■ **Extrait de la source**:
Fernando Signorini avec Diego Maradona
Fernando Signorini avec Diego MaradonaProfimedia
Ancien préparateur physique de Diego Armando Maradona et qui a également entraîné Lionel Messi lors du Mondial 2010, Fernando Signorini souligne à quel point les nombreuses blessures d'avant Coupe du monde au Qatar sont la conséquence évidente d'un calendrier trop chargé et d'un football devenu depuis longtemps "inhumain". Interview exclusive pour Flashscore.

Fernando Signorini (72 ans) a parcouru le monde grâce à ses énormes connaissances en tant que préparateur physique. Devenu ami avec Luis César Menotti et Diego Armando Maradona à l'époque où ces deux-là étaient à Barcelone, "el Profe" est devenu le meilleur assistant possible du 10 argentin, le suivant de 1983 à 1994. De Barcelone à la Coupe du monde aux États-Unis, avec sept ans à Naples entre les deux, Signorini a construit une carrière unique qui, en plus de mettre en évidence son rôle de premier préparateur physique personnel pour un footballeur, a développé sa conscience critique de l'effort des joueurs. Les nombreuses blessures qui ont précédé la Coupe du monde 2022 au Qatar ne le surprennent pas du tout.

Dans votre livre paru en 2014 intitutlé "Le football, un appel à la rébellion. La déshumanisation du sport", vous pointiez du doigt les cadences trop chargés du football actuel qui provoquent trop souvent des blessures.

Le business a fini par tuer le spectacle. Aujourd'hui, ce n'est plus la qualité du jeu qui compte mais la quantité. Gagner est la seule chose qui compte et il n'y a pas de place pour le reste. C'est une mauvaise approche culturelle, qui fait pourrir le football, devenu de plus en plus un produit et de moins en moins un sport.

Lors de son match d'adieu, en larmes, Diego Maradona a prononcé la célèbre phrase "la pelota no se mancha" ("le ballon ne se salit pas"). Mais il semble que c'est le contraire qui s'est produit...

■ **Consigne**:
Reprenez, s'il vous plaît, l'entretien avec Fernando Signorini après sa dernière phrase et poursuivez-le. Le matériel qui suit provient d'une source différente de celle de l'entretien.

■ **Matériel**:
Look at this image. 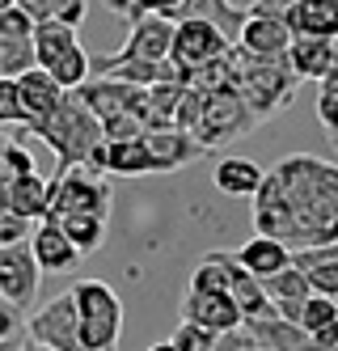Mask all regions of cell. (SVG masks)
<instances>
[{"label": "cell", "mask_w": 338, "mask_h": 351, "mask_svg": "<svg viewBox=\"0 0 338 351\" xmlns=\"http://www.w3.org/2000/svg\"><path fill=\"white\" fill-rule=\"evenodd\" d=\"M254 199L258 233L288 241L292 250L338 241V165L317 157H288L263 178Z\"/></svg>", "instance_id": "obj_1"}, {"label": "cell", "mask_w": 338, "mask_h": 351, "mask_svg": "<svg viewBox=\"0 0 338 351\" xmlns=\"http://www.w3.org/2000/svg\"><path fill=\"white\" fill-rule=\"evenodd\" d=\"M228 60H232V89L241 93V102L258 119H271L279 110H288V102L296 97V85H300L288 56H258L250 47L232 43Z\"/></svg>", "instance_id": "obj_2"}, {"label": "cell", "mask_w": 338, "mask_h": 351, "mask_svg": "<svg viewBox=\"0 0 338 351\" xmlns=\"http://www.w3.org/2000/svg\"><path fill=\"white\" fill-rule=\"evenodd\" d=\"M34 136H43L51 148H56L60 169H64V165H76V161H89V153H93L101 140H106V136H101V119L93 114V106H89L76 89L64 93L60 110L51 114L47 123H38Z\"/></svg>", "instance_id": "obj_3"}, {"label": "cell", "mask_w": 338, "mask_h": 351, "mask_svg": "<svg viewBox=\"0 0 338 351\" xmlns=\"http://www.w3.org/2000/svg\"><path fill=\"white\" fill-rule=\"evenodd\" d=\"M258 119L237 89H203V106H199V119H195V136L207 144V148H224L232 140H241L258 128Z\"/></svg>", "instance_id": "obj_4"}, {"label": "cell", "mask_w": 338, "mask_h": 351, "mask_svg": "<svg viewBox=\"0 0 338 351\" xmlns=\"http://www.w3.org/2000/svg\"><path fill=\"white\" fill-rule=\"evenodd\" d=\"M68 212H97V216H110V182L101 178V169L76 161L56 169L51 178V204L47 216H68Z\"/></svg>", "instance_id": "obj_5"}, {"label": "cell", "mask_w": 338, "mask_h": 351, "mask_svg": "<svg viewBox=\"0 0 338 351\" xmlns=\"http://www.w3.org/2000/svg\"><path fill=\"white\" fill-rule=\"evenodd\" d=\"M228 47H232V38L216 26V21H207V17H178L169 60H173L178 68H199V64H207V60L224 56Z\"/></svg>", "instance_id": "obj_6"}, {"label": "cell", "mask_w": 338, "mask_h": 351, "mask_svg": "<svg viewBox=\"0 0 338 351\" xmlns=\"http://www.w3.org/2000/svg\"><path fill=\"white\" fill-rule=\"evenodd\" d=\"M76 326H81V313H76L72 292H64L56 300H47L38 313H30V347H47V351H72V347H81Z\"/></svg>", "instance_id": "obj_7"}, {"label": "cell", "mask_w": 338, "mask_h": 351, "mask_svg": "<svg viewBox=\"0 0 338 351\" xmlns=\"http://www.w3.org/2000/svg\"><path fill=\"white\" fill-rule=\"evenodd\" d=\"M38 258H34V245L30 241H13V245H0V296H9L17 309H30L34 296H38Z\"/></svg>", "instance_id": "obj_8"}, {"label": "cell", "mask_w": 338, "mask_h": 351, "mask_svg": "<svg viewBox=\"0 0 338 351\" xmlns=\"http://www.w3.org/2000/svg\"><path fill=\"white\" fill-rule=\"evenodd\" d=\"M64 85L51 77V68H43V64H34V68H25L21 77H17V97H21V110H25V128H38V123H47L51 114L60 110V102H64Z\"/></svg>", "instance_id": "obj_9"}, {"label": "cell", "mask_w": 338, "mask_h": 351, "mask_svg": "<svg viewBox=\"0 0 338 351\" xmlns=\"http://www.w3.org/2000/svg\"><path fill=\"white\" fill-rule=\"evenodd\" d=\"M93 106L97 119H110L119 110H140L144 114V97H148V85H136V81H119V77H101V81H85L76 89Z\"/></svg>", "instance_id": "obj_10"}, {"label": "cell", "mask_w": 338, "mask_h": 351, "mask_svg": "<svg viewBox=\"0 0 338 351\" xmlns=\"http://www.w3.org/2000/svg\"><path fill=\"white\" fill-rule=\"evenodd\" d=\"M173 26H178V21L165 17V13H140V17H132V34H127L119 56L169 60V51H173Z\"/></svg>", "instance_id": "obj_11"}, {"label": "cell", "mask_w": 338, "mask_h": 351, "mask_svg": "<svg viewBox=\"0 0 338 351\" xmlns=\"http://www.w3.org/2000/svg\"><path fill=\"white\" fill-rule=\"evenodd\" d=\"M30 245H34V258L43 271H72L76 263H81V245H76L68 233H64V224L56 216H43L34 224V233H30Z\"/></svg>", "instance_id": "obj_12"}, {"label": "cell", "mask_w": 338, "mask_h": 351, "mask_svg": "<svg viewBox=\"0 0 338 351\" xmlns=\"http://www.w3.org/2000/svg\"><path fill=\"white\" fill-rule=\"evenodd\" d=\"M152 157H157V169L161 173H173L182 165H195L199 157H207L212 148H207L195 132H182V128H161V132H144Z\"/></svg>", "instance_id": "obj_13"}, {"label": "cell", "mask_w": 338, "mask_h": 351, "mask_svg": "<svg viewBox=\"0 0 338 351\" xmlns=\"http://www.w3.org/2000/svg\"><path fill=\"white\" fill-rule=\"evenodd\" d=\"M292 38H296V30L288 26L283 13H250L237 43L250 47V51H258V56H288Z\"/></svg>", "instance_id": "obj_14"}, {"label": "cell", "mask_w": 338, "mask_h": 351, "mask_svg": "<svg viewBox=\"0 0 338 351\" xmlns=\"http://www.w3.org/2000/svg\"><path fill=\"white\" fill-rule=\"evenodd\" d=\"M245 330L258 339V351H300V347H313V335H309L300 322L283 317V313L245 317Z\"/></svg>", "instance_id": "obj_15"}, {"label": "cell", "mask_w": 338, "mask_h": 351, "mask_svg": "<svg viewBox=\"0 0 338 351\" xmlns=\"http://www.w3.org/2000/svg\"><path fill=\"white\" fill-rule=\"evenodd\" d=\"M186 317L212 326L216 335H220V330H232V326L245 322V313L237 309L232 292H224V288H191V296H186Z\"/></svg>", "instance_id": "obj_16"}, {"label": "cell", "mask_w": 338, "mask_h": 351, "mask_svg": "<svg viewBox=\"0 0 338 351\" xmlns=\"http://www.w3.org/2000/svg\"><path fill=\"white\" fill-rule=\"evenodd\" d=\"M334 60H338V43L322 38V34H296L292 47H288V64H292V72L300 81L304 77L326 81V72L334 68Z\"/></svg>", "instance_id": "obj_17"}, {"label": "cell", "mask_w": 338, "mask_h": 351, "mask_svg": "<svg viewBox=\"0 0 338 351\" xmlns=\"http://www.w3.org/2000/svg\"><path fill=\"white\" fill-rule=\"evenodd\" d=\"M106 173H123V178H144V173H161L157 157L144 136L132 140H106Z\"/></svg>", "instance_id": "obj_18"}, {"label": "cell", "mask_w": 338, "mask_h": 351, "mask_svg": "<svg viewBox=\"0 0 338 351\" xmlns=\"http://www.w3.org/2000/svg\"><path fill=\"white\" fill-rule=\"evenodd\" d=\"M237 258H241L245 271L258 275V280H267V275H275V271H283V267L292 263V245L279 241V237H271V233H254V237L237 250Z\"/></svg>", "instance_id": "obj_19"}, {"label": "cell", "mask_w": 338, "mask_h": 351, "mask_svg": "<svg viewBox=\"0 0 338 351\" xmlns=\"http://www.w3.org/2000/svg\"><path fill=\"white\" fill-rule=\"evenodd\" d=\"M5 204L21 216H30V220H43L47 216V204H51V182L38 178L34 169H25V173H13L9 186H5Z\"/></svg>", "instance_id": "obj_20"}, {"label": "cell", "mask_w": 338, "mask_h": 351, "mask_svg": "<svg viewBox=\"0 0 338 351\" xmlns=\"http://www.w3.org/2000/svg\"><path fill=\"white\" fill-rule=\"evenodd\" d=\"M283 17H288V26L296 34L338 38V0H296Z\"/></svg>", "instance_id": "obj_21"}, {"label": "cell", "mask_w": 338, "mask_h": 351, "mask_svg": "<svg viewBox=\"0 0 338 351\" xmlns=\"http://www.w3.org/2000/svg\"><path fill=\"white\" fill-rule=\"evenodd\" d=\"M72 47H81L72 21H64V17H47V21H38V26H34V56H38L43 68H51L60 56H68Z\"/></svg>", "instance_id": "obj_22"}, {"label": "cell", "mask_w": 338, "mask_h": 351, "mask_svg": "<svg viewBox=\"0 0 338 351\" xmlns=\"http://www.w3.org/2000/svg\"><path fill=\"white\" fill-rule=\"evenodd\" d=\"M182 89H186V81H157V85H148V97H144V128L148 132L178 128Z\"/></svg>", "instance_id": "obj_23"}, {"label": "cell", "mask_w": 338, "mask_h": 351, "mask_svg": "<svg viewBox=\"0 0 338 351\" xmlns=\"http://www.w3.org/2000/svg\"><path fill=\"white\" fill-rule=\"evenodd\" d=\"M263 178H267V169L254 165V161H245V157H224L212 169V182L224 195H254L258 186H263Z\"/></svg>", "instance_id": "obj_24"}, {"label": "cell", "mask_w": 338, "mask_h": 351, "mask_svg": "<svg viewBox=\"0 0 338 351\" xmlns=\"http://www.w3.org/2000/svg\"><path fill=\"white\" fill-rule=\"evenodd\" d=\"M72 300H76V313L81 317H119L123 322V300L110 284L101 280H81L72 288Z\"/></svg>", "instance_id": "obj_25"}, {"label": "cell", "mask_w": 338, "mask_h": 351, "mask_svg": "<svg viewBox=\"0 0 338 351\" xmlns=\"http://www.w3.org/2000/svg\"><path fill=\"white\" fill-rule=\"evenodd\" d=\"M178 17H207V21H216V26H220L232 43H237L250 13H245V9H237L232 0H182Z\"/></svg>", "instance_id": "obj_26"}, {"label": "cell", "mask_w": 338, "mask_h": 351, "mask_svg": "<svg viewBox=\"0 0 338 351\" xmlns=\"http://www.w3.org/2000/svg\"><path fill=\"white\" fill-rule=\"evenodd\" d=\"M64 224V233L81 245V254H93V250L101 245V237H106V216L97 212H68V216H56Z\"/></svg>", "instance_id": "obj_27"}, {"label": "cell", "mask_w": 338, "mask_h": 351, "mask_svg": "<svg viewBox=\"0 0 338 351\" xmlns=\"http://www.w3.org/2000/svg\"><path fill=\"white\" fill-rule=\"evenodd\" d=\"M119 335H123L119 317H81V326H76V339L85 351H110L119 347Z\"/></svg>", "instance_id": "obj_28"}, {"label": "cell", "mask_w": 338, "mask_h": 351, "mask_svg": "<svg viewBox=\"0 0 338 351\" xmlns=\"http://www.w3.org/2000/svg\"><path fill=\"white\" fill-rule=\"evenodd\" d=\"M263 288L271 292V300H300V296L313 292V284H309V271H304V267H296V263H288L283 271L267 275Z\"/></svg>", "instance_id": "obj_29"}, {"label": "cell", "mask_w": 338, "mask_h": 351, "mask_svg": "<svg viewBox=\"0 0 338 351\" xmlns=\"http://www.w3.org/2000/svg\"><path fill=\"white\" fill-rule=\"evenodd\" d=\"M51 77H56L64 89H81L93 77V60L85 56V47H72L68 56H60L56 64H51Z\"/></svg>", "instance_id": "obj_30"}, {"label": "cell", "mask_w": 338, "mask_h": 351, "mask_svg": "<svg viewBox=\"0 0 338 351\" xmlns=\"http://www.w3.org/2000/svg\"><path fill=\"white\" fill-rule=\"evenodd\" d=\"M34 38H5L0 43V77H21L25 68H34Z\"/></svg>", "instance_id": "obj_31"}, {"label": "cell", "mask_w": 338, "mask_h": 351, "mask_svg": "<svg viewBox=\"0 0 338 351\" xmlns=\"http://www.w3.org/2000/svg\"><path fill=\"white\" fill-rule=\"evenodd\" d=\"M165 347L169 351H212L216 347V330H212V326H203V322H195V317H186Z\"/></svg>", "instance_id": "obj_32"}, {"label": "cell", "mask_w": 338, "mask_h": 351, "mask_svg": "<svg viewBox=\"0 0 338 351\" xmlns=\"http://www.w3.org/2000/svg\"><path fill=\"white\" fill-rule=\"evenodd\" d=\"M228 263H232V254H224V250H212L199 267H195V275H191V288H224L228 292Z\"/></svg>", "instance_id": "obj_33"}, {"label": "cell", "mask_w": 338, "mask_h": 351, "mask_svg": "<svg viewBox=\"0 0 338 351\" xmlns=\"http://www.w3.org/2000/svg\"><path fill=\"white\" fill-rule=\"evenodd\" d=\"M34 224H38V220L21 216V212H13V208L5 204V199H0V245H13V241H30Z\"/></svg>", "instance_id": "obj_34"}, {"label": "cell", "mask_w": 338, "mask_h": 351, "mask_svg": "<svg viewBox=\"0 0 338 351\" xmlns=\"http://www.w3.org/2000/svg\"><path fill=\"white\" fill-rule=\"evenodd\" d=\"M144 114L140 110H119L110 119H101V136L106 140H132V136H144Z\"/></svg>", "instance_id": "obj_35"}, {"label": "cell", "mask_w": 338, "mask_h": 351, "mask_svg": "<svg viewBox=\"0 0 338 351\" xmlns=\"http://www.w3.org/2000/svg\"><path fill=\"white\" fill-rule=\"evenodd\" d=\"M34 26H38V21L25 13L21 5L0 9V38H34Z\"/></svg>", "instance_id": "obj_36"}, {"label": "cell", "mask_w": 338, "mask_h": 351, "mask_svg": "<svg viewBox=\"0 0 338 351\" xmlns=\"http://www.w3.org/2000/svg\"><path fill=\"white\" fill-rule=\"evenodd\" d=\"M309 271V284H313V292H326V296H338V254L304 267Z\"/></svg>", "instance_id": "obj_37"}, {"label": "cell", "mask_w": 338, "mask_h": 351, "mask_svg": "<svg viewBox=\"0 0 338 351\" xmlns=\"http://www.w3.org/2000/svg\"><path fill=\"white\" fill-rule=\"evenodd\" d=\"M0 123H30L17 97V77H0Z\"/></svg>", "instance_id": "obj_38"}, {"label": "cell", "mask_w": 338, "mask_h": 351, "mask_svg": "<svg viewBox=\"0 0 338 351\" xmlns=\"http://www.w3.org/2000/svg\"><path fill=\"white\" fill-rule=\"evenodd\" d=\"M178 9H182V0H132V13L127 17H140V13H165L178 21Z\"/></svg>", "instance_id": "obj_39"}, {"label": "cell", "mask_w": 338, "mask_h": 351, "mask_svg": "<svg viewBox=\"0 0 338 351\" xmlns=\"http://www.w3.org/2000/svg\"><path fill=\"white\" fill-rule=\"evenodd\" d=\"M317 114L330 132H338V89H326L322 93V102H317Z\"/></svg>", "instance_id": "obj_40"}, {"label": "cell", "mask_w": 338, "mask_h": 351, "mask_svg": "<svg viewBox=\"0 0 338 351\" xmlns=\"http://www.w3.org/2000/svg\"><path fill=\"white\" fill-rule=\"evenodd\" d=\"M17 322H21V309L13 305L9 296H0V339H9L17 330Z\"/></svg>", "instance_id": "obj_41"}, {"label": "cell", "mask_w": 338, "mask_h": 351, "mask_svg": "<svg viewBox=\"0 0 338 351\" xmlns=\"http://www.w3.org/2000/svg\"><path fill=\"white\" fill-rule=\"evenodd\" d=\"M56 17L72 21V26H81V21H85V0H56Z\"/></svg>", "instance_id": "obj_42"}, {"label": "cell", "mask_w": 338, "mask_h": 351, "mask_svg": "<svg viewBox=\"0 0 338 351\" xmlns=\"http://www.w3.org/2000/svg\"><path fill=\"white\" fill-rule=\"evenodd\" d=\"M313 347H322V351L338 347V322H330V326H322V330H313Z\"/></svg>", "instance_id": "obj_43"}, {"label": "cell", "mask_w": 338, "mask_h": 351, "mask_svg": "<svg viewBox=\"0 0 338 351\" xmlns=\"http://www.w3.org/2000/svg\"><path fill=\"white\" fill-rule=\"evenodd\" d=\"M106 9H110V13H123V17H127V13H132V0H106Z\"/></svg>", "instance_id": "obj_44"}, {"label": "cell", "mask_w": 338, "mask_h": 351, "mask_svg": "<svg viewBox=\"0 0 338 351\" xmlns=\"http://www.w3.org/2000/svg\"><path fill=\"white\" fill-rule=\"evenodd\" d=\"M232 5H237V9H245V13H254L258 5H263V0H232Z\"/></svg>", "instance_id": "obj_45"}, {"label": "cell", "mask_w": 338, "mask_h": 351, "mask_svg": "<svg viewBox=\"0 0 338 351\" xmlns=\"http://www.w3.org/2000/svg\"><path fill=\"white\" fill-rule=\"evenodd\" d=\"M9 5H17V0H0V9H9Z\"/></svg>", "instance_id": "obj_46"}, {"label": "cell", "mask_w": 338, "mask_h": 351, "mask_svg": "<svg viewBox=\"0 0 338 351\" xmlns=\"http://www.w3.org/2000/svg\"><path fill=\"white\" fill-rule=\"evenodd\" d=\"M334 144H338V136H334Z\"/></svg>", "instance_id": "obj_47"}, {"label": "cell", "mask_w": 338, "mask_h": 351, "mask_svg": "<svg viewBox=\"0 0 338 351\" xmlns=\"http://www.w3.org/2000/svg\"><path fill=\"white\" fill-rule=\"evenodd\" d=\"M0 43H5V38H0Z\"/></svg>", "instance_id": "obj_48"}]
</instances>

■ **Réponse**:
Si les joueurs ne disent rien... Ce sont eux qui doivent parler. Diego en 1986 était le seul à dire ce qu'il pensait du calendrier et il n'était toujours pas aussi chargé que maintenant ! Aujourd'hui, le seul à avoir manifesté contre la corruption et les morts au Qatar est Philipp Lahm, qui n'a pas joué depuis un moment. Si les joueurs se laissent exploiter par le business, c'est leur problème.

Nous avons besoin d'un syndicat international des joueurs ?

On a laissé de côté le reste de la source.